● **What is expected**: Copy the material word for word, starting at the line that contains "Is (x=100, y=53)" and ending at the last line of the material.
>> start Provided data
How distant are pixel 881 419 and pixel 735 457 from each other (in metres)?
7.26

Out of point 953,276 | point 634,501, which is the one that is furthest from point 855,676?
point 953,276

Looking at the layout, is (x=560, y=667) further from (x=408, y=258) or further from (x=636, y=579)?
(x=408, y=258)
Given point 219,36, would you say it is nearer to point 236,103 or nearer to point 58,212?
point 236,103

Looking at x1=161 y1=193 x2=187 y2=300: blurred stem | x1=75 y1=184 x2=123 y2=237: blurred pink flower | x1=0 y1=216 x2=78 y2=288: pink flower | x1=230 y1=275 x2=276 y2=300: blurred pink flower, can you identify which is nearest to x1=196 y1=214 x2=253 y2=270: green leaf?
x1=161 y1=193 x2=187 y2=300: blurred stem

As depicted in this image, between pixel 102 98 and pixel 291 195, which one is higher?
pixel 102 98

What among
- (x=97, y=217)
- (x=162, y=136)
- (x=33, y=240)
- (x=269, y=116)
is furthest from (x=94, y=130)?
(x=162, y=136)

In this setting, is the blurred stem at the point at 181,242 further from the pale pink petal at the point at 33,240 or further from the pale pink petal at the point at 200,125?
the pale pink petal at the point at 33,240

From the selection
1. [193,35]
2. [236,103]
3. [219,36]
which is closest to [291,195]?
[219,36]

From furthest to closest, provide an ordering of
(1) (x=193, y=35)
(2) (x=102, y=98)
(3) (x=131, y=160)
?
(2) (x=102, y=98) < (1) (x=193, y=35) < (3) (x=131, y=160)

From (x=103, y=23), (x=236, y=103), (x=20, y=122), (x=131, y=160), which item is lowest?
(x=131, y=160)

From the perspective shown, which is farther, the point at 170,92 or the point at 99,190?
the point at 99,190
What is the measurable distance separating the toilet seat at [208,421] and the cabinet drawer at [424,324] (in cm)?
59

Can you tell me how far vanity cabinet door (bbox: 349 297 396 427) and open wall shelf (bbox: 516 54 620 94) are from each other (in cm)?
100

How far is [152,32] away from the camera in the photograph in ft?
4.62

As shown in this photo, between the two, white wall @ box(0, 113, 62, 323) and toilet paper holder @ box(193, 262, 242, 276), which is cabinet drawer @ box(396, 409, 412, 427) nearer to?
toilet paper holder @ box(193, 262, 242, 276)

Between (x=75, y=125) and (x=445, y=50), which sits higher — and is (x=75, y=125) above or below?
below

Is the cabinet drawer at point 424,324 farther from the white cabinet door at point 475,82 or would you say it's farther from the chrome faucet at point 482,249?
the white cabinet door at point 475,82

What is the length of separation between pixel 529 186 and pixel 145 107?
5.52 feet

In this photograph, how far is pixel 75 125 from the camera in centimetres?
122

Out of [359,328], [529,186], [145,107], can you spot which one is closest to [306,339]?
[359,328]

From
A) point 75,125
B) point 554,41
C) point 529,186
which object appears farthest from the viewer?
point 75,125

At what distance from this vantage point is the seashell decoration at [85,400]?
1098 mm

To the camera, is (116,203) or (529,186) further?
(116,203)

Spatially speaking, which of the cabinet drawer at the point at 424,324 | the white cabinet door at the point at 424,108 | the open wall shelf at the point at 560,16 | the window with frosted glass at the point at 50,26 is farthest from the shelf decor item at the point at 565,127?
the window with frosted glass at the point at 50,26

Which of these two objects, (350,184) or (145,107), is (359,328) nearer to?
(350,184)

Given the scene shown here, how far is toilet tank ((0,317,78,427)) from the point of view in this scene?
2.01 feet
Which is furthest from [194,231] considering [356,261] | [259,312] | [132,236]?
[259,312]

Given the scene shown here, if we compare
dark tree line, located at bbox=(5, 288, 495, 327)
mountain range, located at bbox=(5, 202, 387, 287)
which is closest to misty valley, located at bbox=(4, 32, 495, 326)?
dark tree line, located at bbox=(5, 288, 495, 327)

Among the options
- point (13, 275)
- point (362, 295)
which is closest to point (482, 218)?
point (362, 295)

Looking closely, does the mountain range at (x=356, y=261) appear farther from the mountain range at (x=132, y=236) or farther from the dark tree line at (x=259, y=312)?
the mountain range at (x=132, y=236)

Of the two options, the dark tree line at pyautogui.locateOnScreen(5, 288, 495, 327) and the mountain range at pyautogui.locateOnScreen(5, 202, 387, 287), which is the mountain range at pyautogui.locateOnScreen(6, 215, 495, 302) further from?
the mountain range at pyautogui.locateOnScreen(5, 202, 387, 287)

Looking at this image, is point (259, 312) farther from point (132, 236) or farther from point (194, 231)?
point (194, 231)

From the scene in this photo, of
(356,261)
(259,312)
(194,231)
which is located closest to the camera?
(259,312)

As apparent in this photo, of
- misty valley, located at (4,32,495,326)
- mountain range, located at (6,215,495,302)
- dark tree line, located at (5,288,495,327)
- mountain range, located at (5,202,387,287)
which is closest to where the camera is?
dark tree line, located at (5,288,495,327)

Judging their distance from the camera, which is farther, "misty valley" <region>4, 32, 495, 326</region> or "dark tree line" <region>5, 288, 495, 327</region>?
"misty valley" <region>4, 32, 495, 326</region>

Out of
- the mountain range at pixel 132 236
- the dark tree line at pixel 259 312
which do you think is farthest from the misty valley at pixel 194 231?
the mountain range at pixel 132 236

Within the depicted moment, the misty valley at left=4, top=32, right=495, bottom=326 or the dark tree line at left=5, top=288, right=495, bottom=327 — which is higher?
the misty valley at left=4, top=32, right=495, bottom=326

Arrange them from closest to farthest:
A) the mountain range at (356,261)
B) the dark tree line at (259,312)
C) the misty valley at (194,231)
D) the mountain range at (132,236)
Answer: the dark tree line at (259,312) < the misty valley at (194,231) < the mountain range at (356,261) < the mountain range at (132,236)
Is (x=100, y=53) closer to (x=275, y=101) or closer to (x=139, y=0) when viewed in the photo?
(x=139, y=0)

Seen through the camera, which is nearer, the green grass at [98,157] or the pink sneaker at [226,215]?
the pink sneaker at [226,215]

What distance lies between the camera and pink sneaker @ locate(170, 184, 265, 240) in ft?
>> end Provided data
● **Written answer**:
Is (x=100, y=53) closer to (x=275, y=101) or closer to (x=139, y=0) when viewed in the photo?
(x=139, y=0)

Seen through the camera, which is nearer, the green grass at [98,157] or the pink sneaker at [226,215]?
the pink sneaker at [226,215]

What distance lies between the camera and pink sneaker @ locate(170, 184, 265, 240) in ft?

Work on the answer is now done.